## start
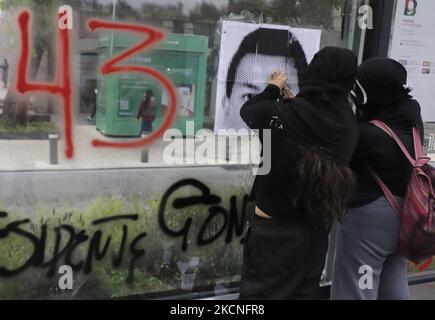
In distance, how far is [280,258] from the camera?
7.88ft

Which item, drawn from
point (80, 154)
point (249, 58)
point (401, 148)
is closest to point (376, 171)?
point (401, 148)

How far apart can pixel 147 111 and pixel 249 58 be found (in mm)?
756

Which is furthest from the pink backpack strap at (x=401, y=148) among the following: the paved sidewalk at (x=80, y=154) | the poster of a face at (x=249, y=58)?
the paved sidewalk at (x=80, y=154)

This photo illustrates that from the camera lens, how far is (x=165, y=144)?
10.4 ft

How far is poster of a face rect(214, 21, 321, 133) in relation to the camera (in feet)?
10.6

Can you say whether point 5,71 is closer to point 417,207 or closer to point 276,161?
point 276,161

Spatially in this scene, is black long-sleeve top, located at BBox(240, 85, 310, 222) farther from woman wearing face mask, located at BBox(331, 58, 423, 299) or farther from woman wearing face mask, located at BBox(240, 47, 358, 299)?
woman wearing face mask, located at BBox(331, 58, 423, 299)

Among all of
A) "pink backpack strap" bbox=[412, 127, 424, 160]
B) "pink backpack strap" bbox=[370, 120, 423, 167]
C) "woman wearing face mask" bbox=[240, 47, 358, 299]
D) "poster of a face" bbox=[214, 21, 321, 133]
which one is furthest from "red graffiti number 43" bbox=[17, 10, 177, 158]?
"pink backpack strap" bbox=[412, 127, 424, 160]

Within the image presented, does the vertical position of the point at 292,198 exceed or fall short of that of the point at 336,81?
it falls short

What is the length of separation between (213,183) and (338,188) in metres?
1.23

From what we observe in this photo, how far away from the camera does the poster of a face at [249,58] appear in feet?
10.6
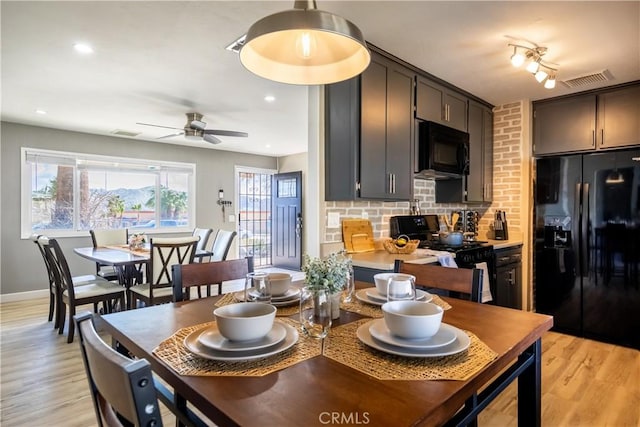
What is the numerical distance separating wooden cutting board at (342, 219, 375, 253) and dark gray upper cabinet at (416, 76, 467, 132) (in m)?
1.06

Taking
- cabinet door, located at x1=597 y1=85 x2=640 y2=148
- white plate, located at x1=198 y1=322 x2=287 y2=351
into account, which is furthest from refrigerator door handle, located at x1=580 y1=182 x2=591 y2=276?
white plate, located at x1=198 y1=322 x2=287 y2=351

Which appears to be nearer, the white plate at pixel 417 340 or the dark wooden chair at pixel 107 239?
the white plate at pixel 417 340

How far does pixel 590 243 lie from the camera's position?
128 inches

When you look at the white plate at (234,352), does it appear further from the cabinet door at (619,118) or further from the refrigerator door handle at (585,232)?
the cabinet door at (619,118)

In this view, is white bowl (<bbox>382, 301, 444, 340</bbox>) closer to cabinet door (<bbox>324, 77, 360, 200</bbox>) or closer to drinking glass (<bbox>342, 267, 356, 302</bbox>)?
drinking glass (<bbox>342, 267, 356, 302</bbox>)

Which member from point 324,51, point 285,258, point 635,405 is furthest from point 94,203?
point 635,405

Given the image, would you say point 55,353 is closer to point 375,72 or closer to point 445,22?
point 375,72

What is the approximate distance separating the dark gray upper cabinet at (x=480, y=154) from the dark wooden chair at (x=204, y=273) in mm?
2787

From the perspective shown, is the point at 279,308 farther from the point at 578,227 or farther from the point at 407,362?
the point at 578,227

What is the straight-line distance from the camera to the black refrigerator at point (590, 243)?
305 centimetres

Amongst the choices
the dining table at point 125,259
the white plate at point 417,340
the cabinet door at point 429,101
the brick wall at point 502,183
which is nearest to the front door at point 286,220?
the dining table at point 125,259

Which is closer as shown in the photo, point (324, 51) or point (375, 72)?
point (324, 51)

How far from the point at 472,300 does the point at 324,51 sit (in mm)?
1197

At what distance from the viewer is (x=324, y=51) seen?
140cm
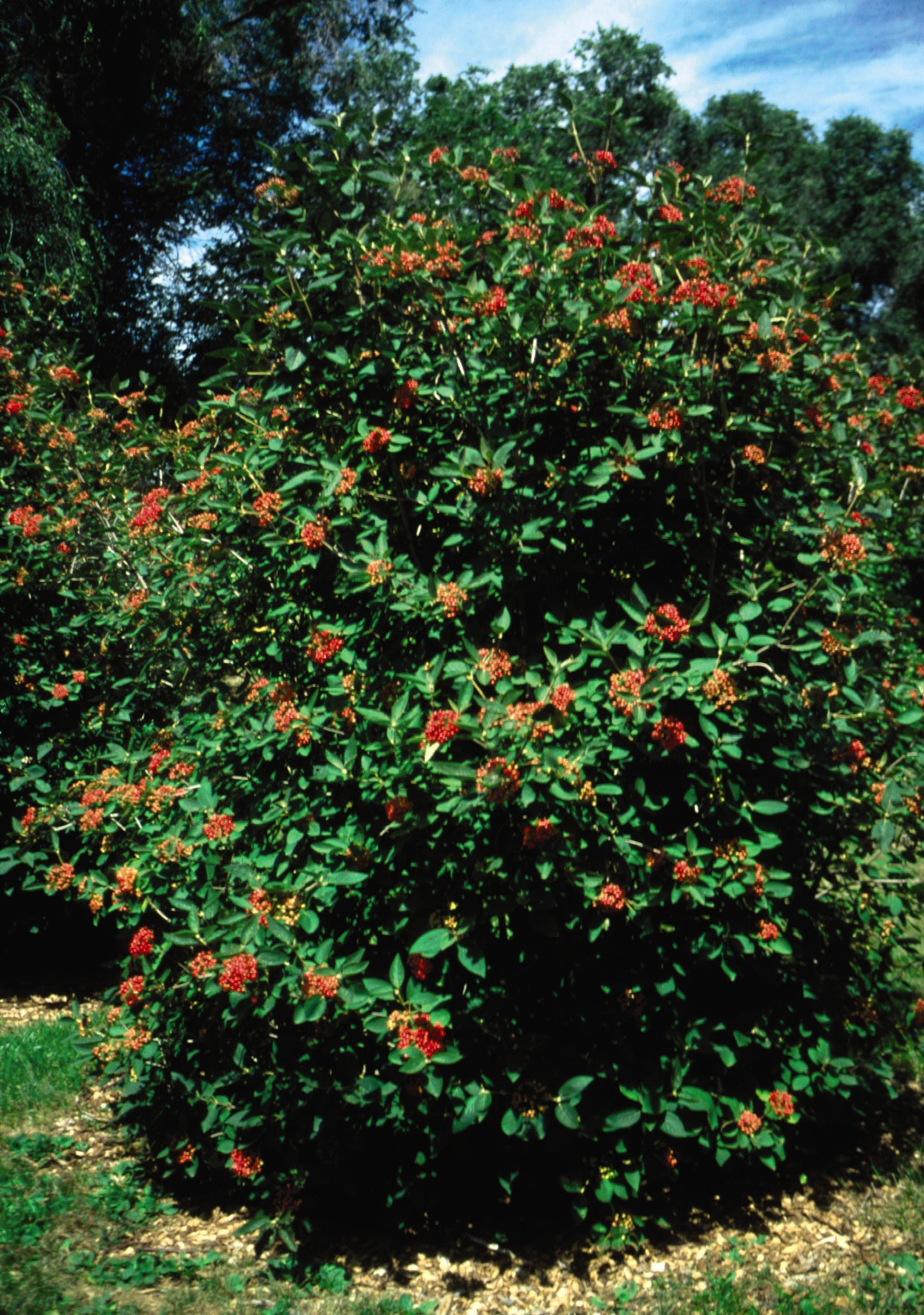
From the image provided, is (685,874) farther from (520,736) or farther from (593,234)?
(593,234)

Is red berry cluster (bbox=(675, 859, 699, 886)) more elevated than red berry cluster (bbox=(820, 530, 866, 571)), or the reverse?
red berry cluster (bbox=(820, 530, 866, 571))

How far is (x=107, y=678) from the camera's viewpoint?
4750mm

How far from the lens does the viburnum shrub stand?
2.64 meters

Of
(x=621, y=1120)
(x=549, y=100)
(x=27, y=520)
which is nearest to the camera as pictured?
(x=621, y=1120)

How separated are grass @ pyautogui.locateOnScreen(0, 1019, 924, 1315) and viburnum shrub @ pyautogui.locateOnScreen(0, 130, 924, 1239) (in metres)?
0.22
## end
EXERCISE DESCRIPTION: Repeat each entry precisely as it appears. Leave the pictures out.

RESULT OF THE TASK:
In distance, how far is [280,258] from the camera?
7.88ft

Which item, drawn from
point (80, 154)
point (249, 58)
point (401, 148)
is closest to point (376, 171)?
point (401, 148)

How far apart can pixel 147 111 and pixel 249 58 be found (in mm)?
756

Which is furthest from the pink backpack strap at (x=401, y=148) among the following: the paved sidewalk at (x=80, y=154) | the poster of a face at (x=249, y=58)?
the paved sidewalk at (x=80, y=154)

This photo illustrates that from the camera lens, how far is (x=165, y=144)?
10.4 ft

How far is poster of a face rect(214, 21, 321, 133) in relation to the camera (in feet)?
10.6

Can you say whether point 5,71 is closer to point 417,207 or closer to point 276,161?
point 276,161

Spatially in this scene, is black long-sleeve top, located at BBox(240, 85, 310, 222) farther from woman wearing face mask, located at BBox(331, 58, 423, 299) or farther from woman wearing face mask, located at BBox(240, 47, 358, 299)?
woman wearing face mask, located at BBox(331, 58, 423, 299)

Among all of
A) "pink backpack strap" bbox=[412, 127, 424, 160]
B) "pink backpack strap" bbox=[370, 120, 423, 167]
C) "woman wearing face mask" bbox=[240, 47, 358, 299]
D) "poster of a face" bbox=[214, 21, 321, 133]
which one is furthest from "red graffiti number 43" bbox=[17, 10, 177, 158]?
"pink backpack strap" bbox=[412, 127, 424, 160]

Within the image presented, does the vertical position of the point at 292,198 exceed or fall short of that of the point at 336,81?
it falls short

What is the length of separation between (213,183) and (338,188) in metres?
1.23

From what we observe in this photo, how far away from the camera does the poster of a face at [249,58] appear in feet?
10.6
What is the numerical distance separating wooden cutting board at (342, 219, 375, 253) and dark gray upper cabinet at (416, 76, 467, 132) (in m)?
1.06

Taking
- cabinet door, located at x1=597 y1=85 x2=640 y2=148
- white plate, located at x1=198 y1=322 x2=287 y2=351
into account, which is furthest from refrigerator door handle, located at x1=580 y1=182 x2=591 y2=276?
white plate, located at x1=198 y1=322 x2=287 y2=351

Which appears to be nearer, the white plate at pixel 417 340 or the dark wooden chair at pixel 107 239?
the white plate at pixel 417 340

How far does pixel 590 243 lie from the camera's position?
128 inches

When you look at the white plate at (234,352), does it appear further from the cabinet door at (619,118) or further from the refrigerator door handle at (585,232)?
the cabinet door at (619,118)

In this view, is white bowl (<bbox>382, 301, 444, 340</bbox>) closer to cabinet door (<bbox>324, 77, 360, 200</bbox>) or closer to drinking glass (<bbox>342, 267, 356, 302</bbox>)?
drinking glass (<bbox>342, 267, 356, 302</bbox>)

Which member from point 324,51, point 285,258, point 635,405 is furthest from point 94,203?
point 635,405

Given the image, would you say point 55,353 is closer to point 375,72 or closer to point 445,22?
point 375,72

What is the approximate distance separating the dark gray upper cabinet at (x=480, y=154) from the dark wooden chair at (x=204, y=273) in mm?
2787

From the perspective shown, is the point at 279,308 farther from the point at 578,227 or farther from the point at 407,362?
the point at 578,227

What is the straight-line distance from the camera to the black refrigerator at point (590, 243)?
305 centimetres

Amongst the choices
the dining table at point 125,259
the white plate at point 417,340
the cabinet door at point 429,101
the brick wall at point 502,183
which is nearest to the front door at point 286,220?
the dining table at point 125,259

Which is closer as shown in the photo, point (324, 51) or point (375, 72)?
point (324, 51)

How far from the point at 472,300 does the point at 324,51 sit (in mm)?
1197

At what distance from the viewer is (x=324, y=51) seen?
140cm
From the image provided, is (685,874) farther from (520,736) or farther from (593,234)?
(593,234)

Is red berry cluster (bbox=(675, 859, 699, 886)) more elevated than red berry cluster (bbox=(820, 530, 866, 571)), or the reverse?
red berry cluster (bbox=(820, 530, 866, 571))

How far is (x=107, y=678) from the camera's viewpoint?
4750mm

How far from the lens does the viburnum shrub stand?
2.64 meters

Of
(x=621, y=1120)
(x=549, y=100)
(x=27, y=520)
which is nearest to the camera as pictured?
(x=621, y=1120)

How separated are grass @ pyautogui.locateOnScreen(0, 1019, 924, 1315) and viburnum shrub @ pyautogui.locateOnScreen(0, 130, 924, 1239) (in metres)?
0.22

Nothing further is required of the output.